Entries taken from a collection:
---+---

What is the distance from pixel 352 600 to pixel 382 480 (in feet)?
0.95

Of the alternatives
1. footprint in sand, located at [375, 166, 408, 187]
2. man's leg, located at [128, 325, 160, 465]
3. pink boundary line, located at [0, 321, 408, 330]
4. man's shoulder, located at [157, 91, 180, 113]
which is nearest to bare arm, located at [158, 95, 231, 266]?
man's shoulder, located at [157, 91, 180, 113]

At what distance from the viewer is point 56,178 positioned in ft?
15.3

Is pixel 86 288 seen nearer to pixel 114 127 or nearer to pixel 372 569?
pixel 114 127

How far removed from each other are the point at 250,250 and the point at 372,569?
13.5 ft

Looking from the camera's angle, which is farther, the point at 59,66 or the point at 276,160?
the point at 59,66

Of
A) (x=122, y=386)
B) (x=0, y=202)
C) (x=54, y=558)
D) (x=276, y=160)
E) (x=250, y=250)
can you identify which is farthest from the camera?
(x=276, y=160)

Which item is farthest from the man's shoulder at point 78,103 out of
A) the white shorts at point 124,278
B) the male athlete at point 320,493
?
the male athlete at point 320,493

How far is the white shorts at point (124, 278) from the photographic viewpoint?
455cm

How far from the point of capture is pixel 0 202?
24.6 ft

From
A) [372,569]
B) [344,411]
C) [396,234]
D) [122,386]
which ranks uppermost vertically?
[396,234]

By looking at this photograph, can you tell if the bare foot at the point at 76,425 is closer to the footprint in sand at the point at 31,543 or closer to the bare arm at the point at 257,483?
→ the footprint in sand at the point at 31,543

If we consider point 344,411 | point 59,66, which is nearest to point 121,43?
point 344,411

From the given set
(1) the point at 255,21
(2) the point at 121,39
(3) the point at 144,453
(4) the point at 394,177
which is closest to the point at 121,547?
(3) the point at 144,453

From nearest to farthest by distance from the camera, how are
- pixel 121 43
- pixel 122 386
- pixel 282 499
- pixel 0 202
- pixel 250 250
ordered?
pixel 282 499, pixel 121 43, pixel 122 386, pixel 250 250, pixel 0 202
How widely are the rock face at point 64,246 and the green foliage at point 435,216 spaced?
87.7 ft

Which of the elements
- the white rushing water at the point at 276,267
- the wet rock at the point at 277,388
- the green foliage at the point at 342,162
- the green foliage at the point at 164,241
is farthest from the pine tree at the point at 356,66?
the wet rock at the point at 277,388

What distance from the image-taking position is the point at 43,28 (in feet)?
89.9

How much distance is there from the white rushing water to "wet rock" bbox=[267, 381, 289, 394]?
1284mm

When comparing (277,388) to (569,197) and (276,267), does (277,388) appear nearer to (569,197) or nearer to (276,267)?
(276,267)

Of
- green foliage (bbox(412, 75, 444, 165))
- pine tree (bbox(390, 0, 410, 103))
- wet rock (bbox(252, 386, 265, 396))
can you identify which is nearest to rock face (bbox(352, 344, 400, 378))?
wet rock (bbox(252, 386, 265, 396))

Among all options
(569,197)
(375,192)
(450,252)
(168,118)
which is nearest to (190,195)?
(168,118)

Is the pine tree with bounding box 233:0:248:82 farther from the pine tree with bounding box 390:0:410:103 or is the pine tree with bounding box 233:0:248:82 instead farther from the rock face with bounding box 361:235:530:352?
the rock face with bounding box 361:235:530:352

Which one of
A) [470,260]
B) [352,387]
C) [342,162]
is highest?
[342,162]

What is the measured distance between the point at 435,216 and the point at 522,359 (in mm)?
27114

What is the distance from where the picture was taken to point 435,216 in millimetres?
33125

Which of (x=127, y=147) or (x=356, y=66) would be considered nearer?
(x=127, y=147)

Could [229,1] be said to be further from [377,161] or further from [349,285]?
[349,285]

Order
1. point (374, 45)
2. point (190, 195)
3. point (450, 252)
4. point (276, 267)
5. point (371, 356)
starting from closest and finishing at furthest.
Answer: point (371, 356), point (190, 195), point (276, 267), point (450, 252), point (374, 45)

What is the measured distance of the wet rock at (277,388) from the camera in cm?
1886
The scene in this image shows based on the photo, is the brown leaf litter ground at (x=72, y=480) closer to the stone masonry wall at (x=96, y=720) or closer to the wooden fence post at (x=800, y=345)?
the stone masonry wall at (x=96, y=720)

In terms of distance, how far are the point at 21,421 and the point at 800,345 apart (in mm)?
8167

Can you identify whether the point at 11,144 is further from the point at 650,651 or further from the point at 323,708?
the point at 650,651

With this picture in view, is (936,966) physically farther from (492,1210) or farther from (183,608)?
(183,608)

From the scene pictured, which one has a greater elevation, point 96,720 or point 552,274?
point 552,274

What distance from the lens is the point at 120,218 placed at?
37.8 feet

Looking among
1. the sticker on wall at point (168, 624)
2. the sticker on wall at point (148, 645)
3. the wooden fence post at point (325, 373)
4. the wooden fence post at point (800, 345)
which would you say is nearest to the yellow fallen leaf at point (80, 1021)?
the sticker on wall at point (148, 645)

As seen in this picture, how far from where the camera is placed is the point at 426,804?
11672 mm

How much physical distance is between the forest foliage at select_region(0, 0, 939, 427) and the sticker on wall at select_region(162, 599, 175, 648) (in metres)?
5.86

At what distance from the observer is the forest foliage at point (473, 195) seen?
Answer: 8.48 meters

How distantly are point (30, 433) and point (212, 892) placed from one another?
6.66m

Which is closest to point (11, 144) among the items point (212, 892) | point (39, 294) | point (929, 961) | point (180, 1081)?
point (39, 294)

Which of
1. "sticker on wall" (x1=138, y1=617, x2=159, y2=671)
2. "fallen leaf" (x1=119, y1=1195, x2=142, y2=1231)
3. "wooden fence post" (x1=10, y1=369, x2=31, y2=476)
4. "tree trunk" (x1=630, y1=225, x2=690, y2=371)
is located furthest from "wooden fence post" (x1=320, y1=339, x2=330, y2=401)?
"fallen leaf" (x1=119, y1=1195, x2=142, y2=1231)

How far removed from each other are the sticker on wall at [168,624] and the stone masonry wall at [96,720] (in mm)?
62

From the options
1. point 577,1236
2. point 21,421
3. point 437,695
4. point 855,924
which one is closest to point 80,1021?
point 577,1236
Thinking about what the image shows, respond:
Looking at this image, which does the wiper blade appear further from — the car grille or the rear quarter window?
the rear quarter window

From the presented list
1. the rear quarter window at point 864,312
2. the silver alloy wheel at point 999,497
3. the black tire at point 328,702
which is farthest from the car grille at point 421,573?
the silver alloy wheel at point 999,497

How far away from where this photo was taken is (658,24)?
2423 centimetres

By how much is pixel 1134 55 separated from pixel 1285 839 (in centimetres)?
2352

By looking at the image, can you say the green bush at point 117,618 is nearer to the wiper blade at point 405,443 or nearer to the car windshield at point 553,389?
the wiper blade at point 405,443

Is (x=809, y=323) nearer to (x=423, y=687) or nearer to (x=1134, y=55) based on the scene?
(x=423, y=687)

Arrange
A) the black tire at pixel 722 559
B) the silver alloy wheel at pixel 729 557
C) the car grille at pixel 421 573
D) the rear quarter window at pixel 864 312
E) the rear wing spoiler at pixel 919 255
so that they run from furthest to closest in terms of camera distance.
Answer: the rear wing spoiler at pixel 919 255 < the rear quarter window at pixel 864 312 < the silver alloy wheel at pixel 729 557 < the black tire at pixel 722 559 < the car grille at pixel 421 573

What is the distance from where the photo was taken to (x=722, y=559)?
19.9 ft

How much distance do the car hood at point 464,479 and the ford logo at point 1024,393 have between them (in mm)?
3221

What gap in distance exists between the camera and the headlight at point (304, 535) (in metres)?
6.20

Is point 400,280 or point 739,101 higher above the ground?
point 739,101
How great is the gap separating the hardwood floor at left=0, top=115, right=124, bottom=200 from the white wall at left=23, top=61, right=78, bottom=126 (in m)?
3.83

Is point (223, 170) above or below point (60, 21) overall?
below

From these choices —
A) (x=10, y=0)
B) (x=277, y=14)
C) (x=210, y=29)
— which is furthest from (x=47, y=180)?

---+---

● Directive: Copy out the lines from the line containing "How far away" to the end of the listing above, without alteration.

● Reply to the task:
How far away from where this photo was taken is (658,24)?
2423 centimetres

By how much is pixel 1134 55 separated from pixel 1285 839 (in centimetres)?
2352

By looking at the image, can you say the green bush at point 117,618 is nearer to the wiper blade at point 405,443 or nearer to the car windshield at point 553,389?
the wiper blade at point 405,443

Is (x=809, y=323) nearer to (x=423, y=687) or nearer to (x=1134, y=55) based on the scene?
(x=423, y=687)

Arrange
A) the black tire at pixel 722 559
B) the silver alloy wheel at pixel 729 557
C) the car grille at pixel 421 573
D) the rear quarter window at pixel 864 312
E) the rear wing spoiler at pixel 919 255
so that they run from furthest to closest in terms of camera distance.
Answer: the rear wing spoiler at pixel 919 255 < the rear quarter window at pixel 864 312 < the silver alloy wheel at pixel 729 557 < the black tire at pixel 722 559 < the car grille at pixel 421 573

What is the distance from where the photo was taken to (x=722, y=559)?
19.9 ft

How much distance do the car hood at point 464,479 and the ford logo at point 1024,393 have between them (in mm)?
3221

What gap in distance exists between the camera and the headlight at point (304, 535) (in metres)?
6.20

Is point 400,280 or point 739,101 higher above the ground?
point 739,101
How great is the gap separating the hardwood floor at left=0, top=115, right=124, bottom=200 from the white wall at left=23, top=61, right=78, bottom=126 (in m)?
3.83

Is point (223, 170) above or below point (60, 21) overall?
below

From these choices —
A) (x=10, y=0)
B) (x=277, y=14)
C) (x=210, y=29)
— which is furthest from (x=47, y=180)?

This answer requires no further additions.